DATA SUPPLIED:
····················
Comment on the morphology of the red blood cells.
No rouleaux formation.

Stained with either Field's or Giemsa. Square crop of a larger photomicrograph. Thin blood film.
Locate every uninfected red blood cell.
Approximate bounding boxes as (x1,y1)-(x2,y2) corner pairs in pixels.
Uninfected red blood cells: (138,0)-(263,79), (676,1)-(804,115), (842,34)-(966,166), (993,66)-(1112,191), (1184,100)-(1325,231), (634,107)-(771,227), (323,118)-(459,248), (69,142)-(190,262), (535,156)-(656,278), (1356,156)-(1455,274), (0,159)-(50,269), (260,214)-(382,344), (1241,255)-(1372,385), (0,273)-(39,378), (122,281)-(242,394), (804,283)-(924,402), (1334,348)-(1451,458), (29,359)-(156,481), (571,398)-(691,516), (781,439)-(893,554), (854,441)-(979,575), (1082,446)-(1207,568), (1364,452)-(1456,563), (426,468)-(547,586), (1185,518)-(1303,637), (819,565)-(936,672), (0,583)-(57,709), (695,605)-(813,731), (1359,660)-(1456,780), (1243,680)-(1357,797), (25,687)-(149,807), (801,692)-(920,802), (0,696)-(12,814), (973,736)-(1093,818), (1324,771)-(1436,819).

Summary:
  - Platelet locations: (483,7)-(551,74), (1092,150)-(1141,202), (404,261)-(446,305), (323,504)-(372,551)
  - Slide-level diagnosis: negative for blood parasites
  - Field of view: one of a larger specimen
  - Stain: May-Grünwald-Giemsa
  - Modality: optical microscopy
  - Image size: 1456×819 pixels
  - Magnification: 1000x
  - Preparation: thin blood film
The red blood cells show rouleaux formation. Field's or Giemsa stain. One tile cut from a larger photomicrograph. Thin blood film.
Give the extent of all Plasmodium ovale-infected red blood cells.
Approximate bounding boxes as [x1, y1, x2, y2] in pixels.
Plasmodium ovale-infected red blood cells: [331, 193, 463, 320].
····················
EXERCISE AIM:
Using the material above, copy every line in which the string "larger" occurs.

RESPONSE FOR THIS EXERCISE:
Stained with either Field's or Giemsa. Square crop of a larger photomicrograph. Thin blood film.
  - Field of view: one of a larger specimen
The red blood cells show rouleaux formation. Field's or Giemsa stain. One tile cut from a larger photomicrograph. Thin blood film.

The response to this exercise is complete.